You can do this in two ways. First is creating a global variable before you start the if statement
typ_transport = ""
if inputvar['walk'] == True and inputvar['bike'] == False:
typ_transport = 'foot'
The second way would be to create a global variable inside the if statement using global keyword. This way is highly discouraged since it is easy to lose the track of variables and their scopes.
the logic seems to be right but when i change the values in jsonStr (e.g. "walk" : true to "walk" : fasle ) the output does not print the right output
Aside from the spelling errors you got there, Python booleans are kept in True, and False (no single quote, first letter capitalized). When you use JSON module, it should parse correctly, but it's always good idea to double check.

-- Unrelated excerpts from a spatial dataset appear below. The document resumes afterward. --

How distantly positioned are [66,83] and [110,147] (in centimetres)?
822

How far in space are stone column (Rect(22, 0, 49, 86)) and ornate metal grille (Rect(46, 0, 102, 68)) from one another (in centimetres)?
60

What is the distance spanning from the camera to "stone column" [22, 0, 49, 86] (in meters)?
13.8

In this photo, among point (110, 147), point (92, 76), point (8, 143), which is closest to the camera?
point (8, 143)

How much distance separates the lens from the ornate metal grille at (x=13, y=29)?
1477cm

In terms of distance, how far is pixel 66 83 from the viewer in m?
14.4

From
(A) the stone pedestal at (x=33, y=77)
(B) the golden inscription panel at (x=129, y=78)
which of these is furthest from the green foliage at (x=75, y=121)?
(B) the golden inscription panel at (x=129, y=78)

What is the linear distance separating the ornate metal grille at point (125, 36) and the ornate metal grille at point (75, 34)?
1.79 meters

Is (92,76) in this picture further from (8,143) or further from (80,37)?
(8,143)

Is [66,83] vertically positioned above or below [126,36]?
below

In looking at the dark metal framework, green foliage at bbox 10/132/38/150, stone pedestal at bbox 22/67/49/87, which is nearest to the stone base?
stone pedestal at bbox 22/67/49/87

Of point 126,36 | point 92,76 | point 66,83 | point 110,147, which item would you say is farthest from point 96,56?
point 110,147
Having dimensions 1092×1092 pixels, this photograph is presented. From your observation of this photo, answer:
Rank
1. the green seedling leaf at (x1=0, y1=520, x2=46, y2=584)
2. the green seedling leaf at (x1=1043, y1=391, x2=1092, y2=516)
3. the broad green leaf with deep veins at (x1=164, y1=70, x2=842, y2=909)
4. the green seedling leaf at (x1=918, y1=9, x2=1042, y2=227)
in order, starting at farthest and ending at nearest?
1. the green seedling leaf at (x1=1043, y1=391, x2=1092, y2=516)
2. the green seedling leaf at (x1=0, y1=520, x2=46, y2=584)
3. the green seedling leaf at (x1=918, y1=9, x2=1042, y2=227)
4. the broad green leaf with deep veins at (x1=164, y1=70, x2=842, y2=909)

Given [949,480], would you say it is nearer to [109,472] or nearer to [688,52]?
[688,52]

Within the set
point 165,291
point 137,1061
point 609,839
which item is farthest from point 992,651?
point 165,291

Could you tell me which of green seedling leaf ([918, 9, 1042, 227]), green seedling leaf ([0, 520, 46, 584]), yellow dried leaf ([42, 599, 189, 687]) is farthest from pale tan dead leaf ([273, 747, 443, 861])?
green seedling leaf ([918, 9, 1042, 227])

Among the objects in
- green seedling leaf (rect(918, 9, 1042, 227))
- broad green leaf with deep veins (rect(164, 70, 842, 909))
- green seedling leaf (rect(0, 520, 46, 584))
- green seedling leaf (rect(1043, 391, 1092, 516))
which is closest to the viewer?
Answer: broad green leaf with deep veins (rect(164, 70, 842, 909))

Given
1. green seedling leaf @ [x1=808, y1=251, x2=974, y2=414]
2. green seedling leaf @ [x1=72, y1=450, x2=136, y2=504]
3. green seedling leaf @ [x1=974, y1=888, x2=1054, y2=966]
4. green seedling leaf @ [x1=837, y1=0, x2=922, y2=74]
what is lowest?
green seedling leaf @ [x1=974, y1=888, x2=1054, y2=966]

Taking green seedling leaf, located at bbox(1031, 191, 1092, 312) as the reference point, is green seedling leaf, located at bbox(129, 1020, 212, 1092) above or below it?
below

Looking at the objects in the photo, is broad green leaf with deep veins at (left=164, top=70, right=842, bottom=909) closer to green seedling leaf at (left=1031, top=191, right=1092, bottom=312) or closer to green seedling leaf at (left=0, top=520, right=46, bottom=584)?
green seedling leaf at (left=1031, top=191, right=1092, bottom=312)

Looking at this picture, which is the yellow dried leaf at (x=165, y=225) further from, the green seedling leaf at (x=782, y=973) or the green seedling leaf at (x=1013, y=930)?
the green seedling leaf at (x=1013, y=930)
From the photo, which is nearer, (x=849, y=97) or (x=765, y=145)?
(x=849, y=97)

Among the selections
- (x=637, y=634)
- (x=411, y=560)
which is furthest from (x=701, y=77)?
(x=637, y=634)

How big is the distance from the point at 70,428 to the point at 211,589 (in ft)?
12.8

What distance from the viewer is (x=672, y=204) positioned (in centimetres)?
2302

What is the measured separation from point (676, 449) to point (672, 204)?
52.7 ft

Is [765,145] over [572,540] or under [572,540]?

Lastly, You are using class but it's not organized. Let's try to make it look little more tidier.
class transport:
def __init__(self,typ_transport): #utilizing global variable we created
if typ_transport == 'foot':
velocity = 80
self.typ_transport = self.typ_transport
self.velocity = velocity
elif typ_transport == 'bicycle':
......
Now to get the velocity when typ_transport = 'foot'
passenger = transport(typ_transport) #creating passenger object
velocity = passenger.velocity
import json
jsonStr = ('[{"walk" : true, "bike" : false, "tram" : false}, '
'{"walk" : false, "bike" : true, "tram" : false}, '
'{"walk" : false, "bike" : false, "tram" : true},'
'{"walk" : false, "bike" : false, "tram" : false}]'
)
inputvar = json.loads(jsonStr)
class Transport:
def __init__(self,typ):
self.typ = typ
self.velocity = None
if typ == 'foot':
self.velocity = 80
elif typ == 'bicycle':
self.velocity = 330
elif typ == 'tram':
self.velocity = 333
for var in inputvar:
typ_transport = None
if var['walk'] is True and var['bike'] is False:
typ_transport = 'foot'
elif var['walk'] is False and var['bike'] is True:
typ_transport = 'bicycle'
elif var['tram'] is True:
typ_transport = 'tram'
transport = Transport(typ_transport)
print(transport.typ, transport.velocity)
This make more sense to me.
Feel free to change it, if I misunderstood your logic.